Nathan mengernyit, "Tentu saja tidak, jangan berpikiran yang macam-macam, Davira."


"Lalu?" Davira mengangkat satu alisnya.


"Kita sapa dia sekarang," Nathan segera membawanya memasuki restoran itu.


Matanya langsung bertemu dengan netra milik Emma yang tampaknya begitu terkejut melihat kedatangannya.


"Nathan, pura-pura tidak sengaja melihat," bisik Davira pelan.


"Emma? Kau di sini?" tanya Davira segera menghampiri, dia benar-benar berpura-pura sedang terkejut.


Erick sontak menatapnya, "Jadi wanita ini yang dimaksud oleh Emma," batinnya kemudian menetap tangan Nathan yang menggenggam erat tangan Davira.


"Apa kabar Emma? Sudah satu minggu ini kau tidak ke mansion."


"Silahkan duduk, Nona," Erick menarik sebuah kursi untuk Davira.


"Tidak perlu, kami bisa duduk di meja lain," Nathan menahan lengan Davira agar tidak duduk bergabung bersama dengan Emma dan Erick.


"Kabarku baik, Davira. Kau sendiri? Kau....sudah baik-baik saja? Ku dengar kau diculik," Emma mencoba untuk menghilangkan rasa gugupnya.


"Aku sudah baik-baik saja, Nathan datang tepat waktu," jawab Davira kemudian melirik Erick.


"Dia kekasihmu, Emma?"


"Bukan," jawab Emma begitu cepat.


Emma berdehem singkat, "Kalian ingin makan? Sayang sekali kami sudah selesai," ia segera berdiri dari duduknya membuat Erick menatapnya tidak suka.

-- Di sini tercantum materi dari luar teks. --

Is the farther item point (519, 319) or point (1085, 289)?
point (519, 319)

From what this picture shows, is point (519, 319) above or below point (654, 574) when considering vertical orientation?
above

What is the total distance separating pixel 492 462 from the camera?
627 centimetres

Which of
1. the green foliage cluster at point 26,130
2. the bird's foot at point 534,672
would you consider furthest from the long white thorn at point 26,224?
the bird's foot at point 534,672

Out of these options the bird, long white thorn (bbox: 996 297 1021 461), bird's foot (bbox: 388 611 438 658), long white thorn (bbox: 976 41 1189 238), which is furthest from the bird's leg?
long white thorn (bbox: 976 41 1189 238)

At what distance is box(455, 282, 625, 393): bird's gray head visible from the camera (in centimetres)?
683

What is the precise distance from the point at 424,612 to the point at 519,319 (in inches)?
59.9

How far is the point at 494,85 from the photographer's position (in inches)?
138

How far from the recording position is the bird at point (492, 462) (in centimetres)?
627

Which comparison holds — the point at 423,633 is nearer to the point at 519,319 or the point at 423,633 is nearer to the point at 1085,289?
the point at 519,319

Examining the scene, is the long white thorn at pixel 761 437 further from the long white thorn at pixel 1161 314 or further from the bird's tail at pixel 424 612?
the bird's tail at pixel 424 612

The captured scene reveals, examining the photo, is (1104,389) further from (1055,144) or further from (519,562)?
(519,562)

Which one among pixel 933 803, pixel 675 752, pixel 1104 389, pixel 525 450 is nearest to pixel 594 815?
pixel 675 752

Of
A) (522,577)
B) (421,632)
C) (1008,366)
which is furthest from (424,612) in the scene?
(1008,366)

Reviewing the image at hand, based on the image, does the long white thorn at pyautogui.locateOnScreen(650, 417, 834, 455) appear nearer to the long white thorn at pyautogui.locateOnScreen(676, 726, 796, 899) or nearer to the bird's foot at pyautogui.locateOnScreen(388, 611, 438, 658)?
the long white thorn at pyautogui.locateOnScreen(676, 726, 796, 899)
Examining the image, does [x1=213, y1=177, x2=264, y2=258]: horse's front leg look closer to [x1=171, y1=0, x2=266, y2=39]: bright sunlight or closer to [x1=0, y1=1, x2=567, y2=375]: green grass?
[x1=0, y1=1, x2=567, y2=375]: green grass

"Duduk, Emma," ucapnya penuh penekanan.


"Erick, sebaiknya kita pergi dari sini."


"Duduk, kau bahkan belum menyentuh makananmu. Bukankah kau mengatakan bahwa kau lapar?" Erick menatapnya tajam membuat Emma mau tidak mau kembali duduk.


"Kenapa harus terburu-buru, Emma? Makanlah makananmu, kami akan duduk di sana," Nathan membuka suara.


"Kenapa tidak bergabung bersama kami saja?" tanya Erick kemudian tersenyum miring, hal itu membuat Emma merasa was-was.


Sedangkan Davira menatap mereka bertiga dengan rasa bingung yang menghampirinya, pasalnya dia merasakan aura permusuhan yang begitu kentara.


"Aku lebih suka makan berdua dengan kekasihku," jawab Nathan membuat hati Emma langsung terasa perih.


Erick terkekeh, "Bisa-bisanya kau memiliki seorang kekasih."


"Apakah ada yang salah? Jika aku tidak memiliki Davira, maka aku bisa saja bersama dengan Emma. Dan kau? Kau akan benar-benar ku buat kehilangannya, bersyukurlah karena aku masih menganggap Emma sebagai saudariku. Kau tahu aku tidak akan pernah ikut campur urusan saudariku."


Emma segera meraih tangan Erick yang sudah terkepal kuat.


"Nathan," tegur Emma dengan suara lembutnya.


"Sepertinya aku dan Davira akan makan di tempat lain, hubungi aku jika sudah pulang, Emma. Hati-hatilah," ucap Nathan kemudian melangkahkan kakinya bersama Davira, meninggalkan Emma dan Erick di sana.


Emma menatap kepergian mereka dengan dada yang terasa begitu sesak, tanpa sadar tangannya menggenggam Erick dengan begitu kuat. Erick hanya diam lalu mengusap pelan punggung tangan wanita itu.


"Tidak perlu menangis, Emma. Jangan lagi, dia bahkan tidak menghargai perasaan dan pengorbanan mu."